0.9999999999999987 0.9999999999999987


### Stochastic gradient descent

In [11]:
import random

w = Value(0)
b = Value(0)

for i in range(1000):

    xs = random.randint(1,3)
    x = Value(xs)
    y = Value(2*xs)

    a = x * w
    y_pred = a + b

    err = y_pred - y
    loss = err ** 2

    w.grad = 0
    b.grad = 0

    loss.backward()
    w.grad, b.grad

    # update weights and bias using gradient descent formula
    lr = 0.01
    w.data -= lr * w.grad
    b.data -= lr * b.grad

print(w.data, b.data)

1.9687639113930773 0.07072716507369836


## Extension 1: altering the activation function

In Lecture 2, although we used the identity function, we could have used any other activation function. Try implement a [ReLU activation function](https://en.wikipedia.org/wiki/Rectifier_(neural_networks)). You will need to know the derivative of the ReLU function to complete this exercise, in order to implement the corresponding `_backward` method. You will also need to amend the computation such that this activation is called prior to calculating the error.

In [12]:
import random

w = Value(0)
b = Value(0)

for i in range(1000):

    xs = random.randint(1,3)
    x = Value(xs)
    y = Value(2*xs)

    a = x * w
    y_pred = a + b
    pos = y_pred + y_pred.abs()
    relu = pos / 2

    err = relu - y
    loss = err ** 2

    w.grad = 0
    b.grad = 0

    loss.backward()
    w.grad, b.grad

    # update weights and bias using gradient descent formula
    lr = 0.001
    w.data -= lr * w.grad
    b.data -= lr * b.grad

print(w.data, b.data)

1.7062930258900773 0.6506436947887849


## Extension 2: building a multi-layer perceptron

We won't have time to cover multilayer perceptions in this seminar, and dong so depends on some of the terminology we will only cover in depth next week. For those who are interested, and want to extend their own implementation of neural networks, I would strongly recommend following on with Karpathy's tutorial. You can pick up his video at around 1:44:00 to see an implementation of a multilayer perceptron. 
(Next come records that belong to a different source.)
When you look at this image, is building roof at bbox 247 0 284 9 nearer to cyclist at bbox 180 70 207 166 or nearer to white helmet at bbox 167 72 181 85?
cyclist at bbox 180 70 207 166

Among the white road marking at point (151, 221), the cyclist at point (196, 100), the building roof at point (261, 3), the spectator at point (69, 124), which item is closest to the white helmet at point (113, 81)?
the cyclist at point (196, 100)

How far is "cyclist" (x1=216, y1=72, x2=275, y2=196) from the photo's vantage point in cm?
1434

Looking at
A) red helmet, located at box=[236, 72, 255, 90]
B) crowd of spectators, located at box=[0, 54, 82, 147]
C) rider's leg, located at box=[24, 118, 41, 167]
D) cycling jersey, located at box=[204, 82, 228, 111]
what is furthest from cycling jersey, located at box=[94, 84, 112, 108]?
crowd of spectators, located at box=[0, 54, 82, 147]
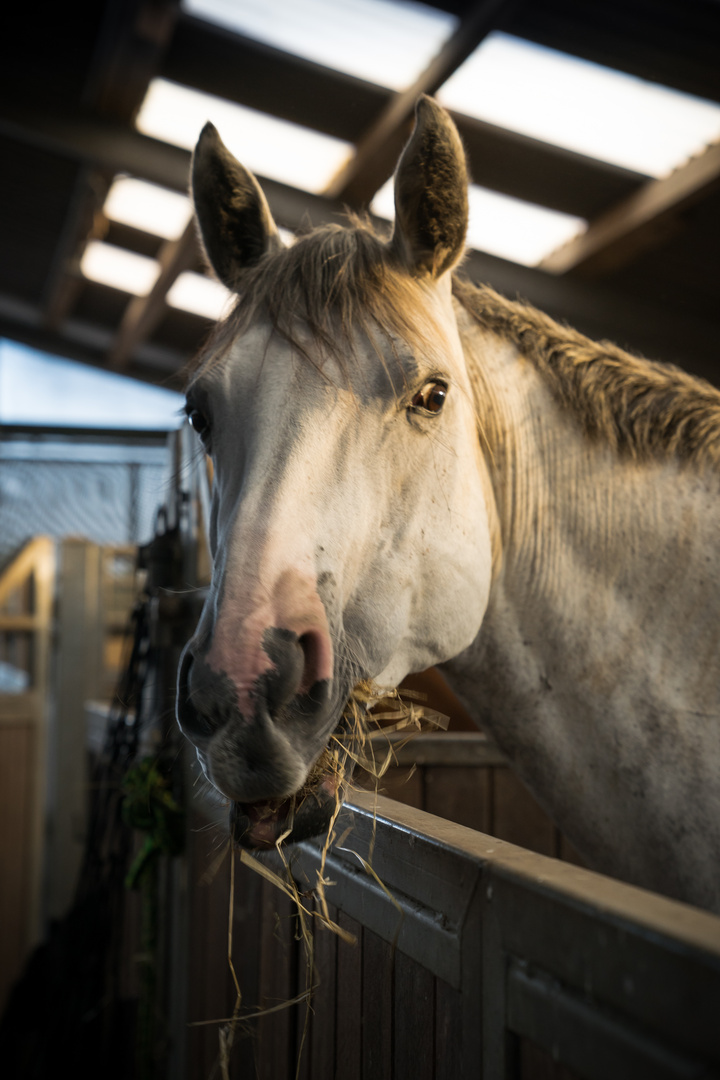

There are two important differences between our implementation and Karpathy's if you try and continue with his implementation:

1. We assume identity activation functions, whereas Karpathy uses a tanh activation function. This requires adding a new `tanh()` method to the Value class, as well as the corresponding backwards routine.
2. We assume that all data is of Value class, but sometimes it might be helpful to be able to handle ints and floats directly. In the various operation magic methods, you can add a check to convert any second argument to a Value object if it is not already.